ANY PEOPLE are experiencing poor housing, unemployment, smoking etc and this is all contributing to poor health.
‘We have to focus not just on the actual health service but we also need to ensure we have things like access to jobs, adequate housing and proper services. I wasn’t a bit surprised by the statistics. Some people have the perception that Wexford is a wealthy area but it’s not the case. The social deprivation is quite stark both in urban and rural areas. Poverty and poor housing is being experienced across the board and isn’t confined to a couple of the big towns in the county. ‘When I was a TD it was very easy to see the problems that were out there and that were being experienced because of the social economic problems in Wexford.
‘That’s the reason why the people from Wexford that are elected to the Dail must continue to represent the county as best they can and to fight to additional resources.’
Nationally, 643,131 people, or 13.5 per cent of the population, indicated that they had a disability and the number of carers (people providing regular unpaid help for a friend/ family member) increased by 8,151 (4.4 per cent) to 195,263.
In Wexford the 22,650 people said they had at least one disability making up 15.1 per cent of the county’s population, compared with 13.5 per cent at national level. Of these, 11,172 (49.3 per cent) were male and 11,478 (50.7 per cent) were female.
10,612 people indicated that they had ‘a difficulty with pain, breathing, or any other chronic illness or condition’, while 1,801 indicated they had blindness or a serious visual impairment and 3,809 had deafness or a serious hearing impairment.

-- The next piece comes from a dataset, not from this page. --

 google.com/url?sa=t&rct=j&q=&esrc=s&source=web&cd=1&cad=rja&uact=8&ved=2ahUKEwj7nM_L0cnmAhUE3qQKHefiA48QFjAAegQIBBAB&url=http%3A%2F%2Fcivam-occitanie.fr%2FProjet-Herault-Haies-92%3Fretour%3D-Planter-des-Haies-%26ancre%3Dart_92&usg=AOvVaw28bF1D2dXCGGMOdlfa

This is an increase of almost two per cent on the 2011 figures which showed that 20,134 people or 13.9 per cent of the population in the county had at least one disability.
A total of 6,023 people within the county said that they ‘provided regular unpaid personal help for a friend or family member with a long-term illness, health problem or disability’. This comprises 4 per cent of the county’s population and is an increase of 260 people compared to Census 2011.
Of the carers in the county, 3,738 were female (62.1 per cent) and 2,285 were male (37.9 per cent). There were 109 carers under 15, compared with 124 in 2011.
Carers provided 235,537 hours of care per week, an average of 44.7 hours per carer per week. The total amount of weekly care hours was an increase of 15,040 hours (6.8 per cent) on 2011. However not all carers indicated the number of care hours provided so the figures above relate solely to those who did so.
Deirdre Cullen, Senior Statistician, said: ‘Census 2016 was the second census in which the Irish public were asked to rate their own health so we can now make comparisons over time.
‘The report also provides detailed data and analysis on those with a disability while also examining changes in relation to carers, looking at issues such as the age and gender profile of carers, the number of carers in each county, and the hours of care provided.’